Bader doesn’t mention that Hillsdale actually has a better anti-discrimination record than most liberal universities – not only is Hillsdale the nation’s first college to expressly prohibit race- and sex-based discrimination in its Articles of Association, but it enrolled blacks as early as 1844 and was the second college in the nation to admit women equally with men. Considering that Bader has to quote a website completely unrelated to Hillsdale to allege that the school has a problem with admitting “atheists, feminists, or members of the LGBTQ community” (all of which I can confirm were present at Hillsdale), this complaint is similarly hard to swallow.
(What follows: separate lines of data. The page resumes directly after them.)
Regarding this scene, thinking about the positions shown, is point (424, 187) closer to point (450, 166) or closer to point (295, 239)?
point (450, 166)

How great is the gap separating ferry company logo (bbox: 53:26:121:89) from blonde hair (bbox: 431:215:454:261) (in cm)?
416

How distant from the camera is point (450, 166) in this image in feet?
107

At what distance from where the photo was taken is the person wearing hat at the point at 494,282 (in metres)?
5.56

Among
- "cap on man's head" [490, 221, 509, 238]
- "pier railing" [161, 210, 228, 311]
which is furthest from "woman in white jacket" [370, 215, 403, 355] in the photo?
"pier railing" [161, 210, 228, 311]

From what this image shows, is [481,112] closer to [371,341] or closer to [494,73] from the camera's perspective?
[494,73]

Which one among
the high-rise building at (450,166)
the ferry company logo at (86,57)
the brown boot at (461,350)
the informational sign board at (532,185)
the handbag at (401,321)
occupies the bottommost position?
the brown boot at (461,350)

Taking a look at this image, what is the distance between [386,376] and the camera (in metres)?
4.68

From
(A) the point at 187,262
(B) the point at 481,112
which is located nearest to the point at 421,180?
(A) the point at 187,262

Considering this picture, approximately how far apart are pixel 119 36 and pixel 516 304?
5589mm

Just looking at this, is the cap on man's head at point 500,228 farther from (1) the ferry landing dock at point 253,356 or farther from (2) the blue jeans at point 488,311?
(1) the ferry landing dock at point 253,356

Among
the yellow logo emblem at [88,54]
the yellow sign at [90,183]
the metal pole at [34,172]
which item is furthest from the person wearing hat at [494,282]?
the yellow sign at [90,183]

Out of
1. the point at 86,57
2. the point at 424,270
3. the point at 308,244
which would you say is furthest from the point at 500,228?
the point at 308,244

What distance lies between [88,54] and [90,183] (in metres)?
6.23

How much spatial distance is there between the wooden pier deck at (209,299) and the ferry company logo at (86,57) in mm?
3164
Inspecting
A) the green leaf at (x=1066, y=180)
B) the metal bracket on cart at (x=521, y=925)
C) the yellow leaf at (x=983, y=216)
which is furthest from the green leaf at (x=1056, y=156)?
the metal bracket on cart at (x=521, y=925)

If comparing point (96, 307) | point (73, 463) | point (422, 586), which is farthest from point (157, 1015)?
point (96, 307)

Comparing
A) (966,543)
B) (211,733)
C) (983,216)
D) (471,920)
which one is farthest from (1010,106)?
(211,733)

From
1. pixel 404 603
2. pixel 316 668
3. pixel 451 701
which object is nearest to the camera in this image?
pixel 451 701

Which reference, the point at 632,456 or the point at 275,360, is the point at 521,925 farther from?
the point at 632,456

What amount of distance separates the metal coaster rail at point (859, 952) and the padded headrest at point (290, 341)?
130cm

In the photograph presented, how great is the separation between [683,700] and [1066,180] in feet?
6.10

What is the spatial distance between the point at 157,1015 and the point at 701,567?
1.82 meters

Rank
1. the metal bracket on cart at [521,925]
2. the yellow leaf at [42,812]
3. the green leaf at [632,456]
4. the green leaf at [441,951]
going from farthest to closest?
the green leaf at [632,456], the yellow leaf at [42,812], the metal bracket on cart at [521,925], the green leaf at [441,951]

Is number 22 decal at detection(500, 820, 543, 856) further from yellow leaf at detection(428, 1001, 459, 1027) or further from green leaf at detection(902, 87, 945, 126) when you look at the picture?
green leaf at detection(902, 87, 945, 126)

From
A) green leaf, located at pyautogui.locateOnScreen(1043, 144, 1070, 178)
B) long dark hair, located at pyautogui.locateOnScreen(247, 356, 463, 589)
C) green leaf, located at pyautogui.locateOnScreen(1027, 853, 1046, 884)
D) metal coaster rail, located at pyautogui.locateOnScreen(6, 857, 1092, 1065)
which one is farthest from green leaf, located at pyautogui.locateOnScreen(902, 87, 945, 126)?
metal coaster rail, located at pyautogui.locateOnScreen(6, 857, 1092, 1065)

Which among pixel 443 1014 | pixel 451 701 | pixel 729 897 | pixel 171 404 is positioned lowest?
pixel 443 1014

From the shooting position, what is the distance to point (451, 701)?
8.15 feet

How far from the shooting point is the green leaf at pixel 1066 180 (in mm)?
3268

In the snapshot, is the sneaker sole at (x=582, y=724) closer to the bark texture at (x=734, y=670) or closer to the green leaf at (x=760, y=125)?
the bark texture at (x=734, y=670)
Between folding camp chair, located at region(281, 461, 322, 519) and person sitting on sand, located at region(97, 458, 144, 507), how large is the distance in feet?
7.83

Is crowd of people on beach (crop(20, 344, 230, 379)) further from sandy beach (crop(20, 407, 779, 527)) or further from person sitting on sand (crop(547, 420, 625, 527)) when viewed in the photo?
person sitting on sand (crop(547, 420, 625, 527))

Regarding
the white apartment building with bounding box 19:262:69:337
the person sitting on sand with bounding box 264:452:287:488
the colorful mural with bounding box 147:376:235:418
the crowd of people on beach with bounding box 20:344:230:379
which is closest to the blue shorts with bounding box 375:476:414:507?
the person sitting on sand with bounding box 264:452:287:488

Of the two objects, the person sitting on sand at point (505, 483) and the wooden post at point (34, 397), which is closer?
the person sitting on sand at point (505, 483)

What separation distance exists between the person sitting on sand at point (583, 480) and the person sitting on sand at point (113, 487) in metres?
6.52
Finally, we arrive at Bader’s main objection – Hillsdale is too friendly with pro-lifers:

Hillsdale students are encouraged to participate in the annual March for Life each January and are urged to join weekend pickets at an Ann Arbor Planned Parenthood. They’re further primed to volunteer at local Crisis Pregnancy Centers, join the county Right to Life chapter, and link hands in a Life Chain along Highway M-99. Lastly, their classroom instruction is supplemented by a subscription to the right-wing Imprimis Magazine —published monthly on campus, with articles touching a host of conservative themes.

Too bad Bader doesn’t mention who’s doing the “encouraging”: not the administration, but rather Students for Life, one of many campus clubs (and one I was a member of). Though she speaks as if she’s quoting some official school propaganda pushing these activities, what she’s really linked is merely SFL’s profile on the college website’s Clubs list (other Hillsdale clubs, by the way, include College Democrats and the Fairfield Society, the latter of which is a discussion forum which, while not specifically liberal, is known for giving a platform to a range of perspectives falling outside what’s commonly understood as the “Religious Right”).

(Oh, and Imprimis isn’t a classroom supplement; it’s a newsletter meant to share speeches from campus events with those beyond the campus.)

I would chide Eleanor Bader for lousy fact-checking, but that would imply that accuracy was what she was going for in the first place. The truth is that she simply can’t stand the fact that there remain pockets of academia where students aren’t taught to worship at the altar of abortionism, where the next generation is told that there are higher goods to which we should aspire – liberty, virtue, reason, responsibility – than unconditional sexual gratification.

Pro-choicers want to reach young people at their most impressionable, when their own propaganda can take root without competition. But by instilling in students better analytical skills and more enduring values, Hillsdale College inoculates them against such indoctrination – and stands as one of several bulwarks against the true fundamentalism of the secular left.